Roasted Chickpeas
USDA Mixing Bowl
A delicious, crunchy snack without the guilt! Roasted chickpeas are a healthy snack because they are loaded with fiber and protein, and low in fat and calories. Add sweet or savory seasonings to satisfy whatever you are craving!
Prep Time 5 minutes mins
Cook Time 35 minutes mins
Course Appetizer, Snack
Cuisine American, Mediterranean
Servings 4
Calories 120 kcal
- 1 can (15.5-ounces) chickpeas (garbanzo beans)
- 1 tablespoon oil
- 1/2 teaspoon salt
Preheat oven to 400 degrees.
Drain and rinse chickpeas under running water. Pat dry with a clean towel.
Line a baking sheet with foil or parchment paper. Spread chickpeas evenly over baking sheet.
Roast in the oven 30-40 minutes until brown and crispy. Turn and stir every ten minutes or so to avoid burning.

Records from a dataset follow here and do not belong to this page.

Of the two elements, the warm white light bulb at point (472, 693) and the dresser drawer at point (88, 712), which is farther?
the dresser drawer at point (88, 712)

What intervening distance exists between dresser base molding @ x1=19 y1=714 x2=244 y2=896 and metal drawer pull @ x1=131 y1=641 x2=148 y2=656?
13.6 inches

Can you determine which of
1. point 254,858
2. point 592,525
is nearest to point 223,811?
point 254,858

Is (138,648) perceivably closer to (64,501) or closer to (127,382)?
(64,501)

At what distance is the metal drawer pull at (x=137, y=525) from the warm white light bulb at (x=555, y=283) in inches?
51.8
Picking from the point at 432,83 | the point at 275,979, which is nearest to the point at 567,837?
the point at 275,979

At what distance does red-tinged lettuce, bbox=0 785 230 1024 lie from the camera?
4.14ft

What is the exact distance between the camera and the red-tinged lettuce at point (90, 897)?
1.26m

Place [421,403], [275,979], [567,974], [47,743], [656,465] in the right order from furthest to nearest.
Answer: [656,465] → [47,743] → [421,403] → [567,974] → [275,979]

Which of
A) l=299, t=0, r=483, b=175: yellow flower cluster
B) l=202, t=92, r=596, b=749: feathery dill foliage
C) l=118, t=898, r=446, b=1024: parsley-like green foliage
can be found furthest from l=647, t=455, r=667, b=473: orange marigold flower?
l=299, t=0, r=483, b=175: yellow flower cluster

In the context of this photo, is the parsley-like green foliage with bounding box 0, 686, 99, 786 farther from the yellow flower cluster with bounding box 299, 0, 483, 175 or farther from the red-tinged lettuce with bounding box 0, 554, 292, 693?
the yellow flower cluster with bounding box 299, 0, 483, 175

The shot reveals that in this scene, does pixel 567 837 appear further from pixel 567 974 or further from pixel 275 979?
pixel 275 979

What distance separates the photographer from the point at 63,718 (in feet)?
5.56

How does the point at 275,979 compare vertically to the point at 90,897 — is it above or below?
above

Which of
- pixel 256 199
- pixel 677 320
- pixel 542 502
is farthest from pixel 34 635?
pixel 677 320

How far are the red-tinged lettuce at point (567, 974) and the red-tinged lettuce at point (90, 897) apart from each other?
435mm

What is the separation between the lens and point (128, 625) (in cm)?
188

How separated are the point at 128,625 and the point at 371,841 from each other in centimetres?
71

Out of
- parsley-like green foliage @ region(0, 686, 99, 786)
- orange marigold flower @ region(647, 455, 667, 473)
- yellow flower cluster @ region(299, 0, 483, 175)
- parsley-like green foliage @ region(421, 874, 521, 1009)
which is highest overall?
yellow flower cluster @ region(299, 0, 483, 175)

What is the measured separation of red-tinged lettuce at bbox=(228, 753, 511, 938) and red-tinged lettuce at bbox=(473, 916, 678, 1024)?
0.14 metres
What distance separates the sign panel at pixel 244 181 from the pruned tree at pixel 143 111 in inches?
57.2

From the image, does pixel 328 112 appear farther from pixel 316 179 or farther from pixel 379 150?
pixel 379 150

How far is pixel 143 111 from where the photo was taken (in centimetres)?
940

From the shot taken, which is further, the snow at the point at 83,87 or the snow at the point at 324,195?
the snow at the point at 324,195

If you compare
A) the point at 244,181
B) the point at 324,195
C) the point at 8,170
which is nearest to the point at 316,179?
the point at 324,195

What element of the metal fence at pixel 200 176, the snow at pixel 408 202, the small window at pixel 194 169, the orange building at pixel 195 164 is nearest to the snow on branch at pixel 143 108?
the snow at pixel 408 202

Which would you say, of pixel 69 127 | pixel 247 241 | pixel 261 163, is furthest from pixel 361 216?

Remove from oven and toss with seasoning. See below for suggestions.
Smart Shopping Tips
- Bulk dried chickpeas are much cheaper than canned. One pound of dried beans will make about 4-5 cans worth of cooked beans. After cooking, store can-size portions in baggies marked with the date in the fridge or freezer.

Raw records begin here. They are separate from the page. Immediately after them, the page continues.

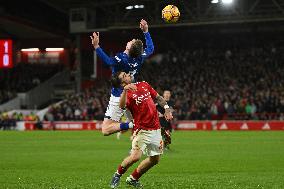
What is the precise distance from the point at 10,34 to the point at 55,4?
7030mm

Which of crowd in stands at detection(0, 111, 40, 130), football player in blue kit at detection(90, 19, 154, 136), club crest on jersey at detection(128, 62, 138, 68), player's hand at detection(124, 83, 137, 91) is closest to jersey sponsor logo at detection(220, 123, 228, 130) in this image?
crowd in stands at detection(0, 111, 40, 130)

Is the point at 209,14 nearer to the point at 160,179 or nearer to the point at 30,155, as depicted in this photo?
the point at 30,155

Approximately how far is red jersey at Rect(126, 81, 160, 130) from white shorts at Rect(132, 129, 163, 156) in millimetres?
105

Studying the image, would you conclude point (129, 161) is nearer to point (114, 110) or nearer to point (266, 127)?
point (114, 110)

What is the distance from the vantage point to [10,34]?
5484 centimetres

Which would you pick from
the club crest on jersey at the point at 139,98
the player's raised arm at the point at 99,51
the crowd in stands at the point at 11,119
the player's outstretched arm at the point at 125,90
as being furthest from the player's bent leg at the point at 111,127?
the crowd in stands at the point at 11,119

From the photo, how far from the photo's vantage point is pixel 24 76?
55.4 metres

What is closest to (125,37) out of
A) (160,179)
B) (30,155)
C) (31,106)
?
(31,106)

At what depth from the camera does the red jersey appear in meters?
10.5

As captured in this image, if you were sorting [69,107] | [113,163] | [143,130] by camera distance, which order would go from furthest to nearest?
[69,107], [113,163], [143,130]

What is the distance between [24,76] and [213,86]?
19.5 metres

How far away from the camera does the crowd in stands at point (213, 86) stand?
3869cm

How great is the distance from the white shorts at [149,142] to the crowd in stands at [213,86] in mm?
28069

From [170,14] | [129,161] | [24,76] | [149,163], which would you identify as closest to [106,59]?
[129,161]
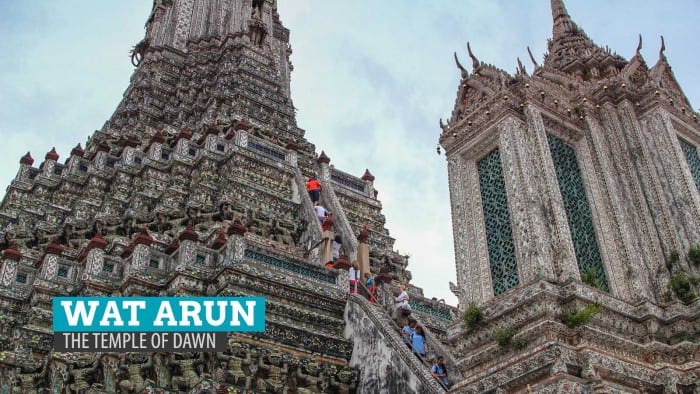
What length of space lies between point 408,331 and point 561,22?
5.78 m

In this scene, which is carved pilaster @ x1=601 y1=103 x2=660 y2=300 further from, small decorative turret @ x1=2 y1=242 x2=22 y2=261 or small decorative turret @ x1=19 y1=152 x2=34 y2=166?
small decorative turret @ x1=19 y1=152 x2=34 y2=166

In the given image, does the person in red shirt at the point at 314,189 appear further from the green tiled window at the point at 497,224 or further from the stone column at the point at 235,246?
the green tiled window at the point at 497,224

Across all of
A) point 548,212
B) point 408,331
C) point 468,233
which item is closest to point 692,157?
point 548,212

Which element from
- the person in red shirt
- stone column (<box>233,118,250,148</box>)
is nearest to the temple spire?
the person in red shirt

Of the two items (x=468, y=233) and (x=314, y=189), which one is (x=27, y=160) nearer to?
(x=314, y=189)

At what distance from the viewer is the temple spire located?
37.0 ft

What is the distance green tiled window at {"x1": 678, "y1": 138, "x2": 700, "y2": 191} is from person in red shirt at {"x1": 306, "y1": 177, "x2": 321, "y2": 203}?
1091cm

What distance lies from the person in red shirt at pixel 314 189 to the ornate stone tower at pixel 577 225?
9654 millimetres

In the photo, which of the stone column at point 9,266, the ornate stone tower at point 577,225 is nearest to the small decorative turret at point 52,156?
the stone column at point 9,266

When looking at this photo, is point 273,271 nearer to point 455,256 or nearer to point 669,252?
point 455,256

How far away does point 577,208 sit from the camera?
8.47m

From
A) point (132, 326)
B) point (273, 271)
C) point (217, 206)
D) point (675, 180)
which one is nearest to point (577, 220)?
point (675, 180)

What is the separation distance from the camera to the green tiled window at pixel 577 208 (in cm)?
805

- Look for low-sodium canned chickpeas.
Cooking & Serving Tips:
- You can add any variety of seasonings to create whatever flavor you are in the mood for. Here are a few suggestions:
- Sweet: honey & cinnamon; maple syrup & pumpkin pie spice (cinnamon, nutmeg & ginger)
- Savory: salt & pepper; garlic powder & Parmesan.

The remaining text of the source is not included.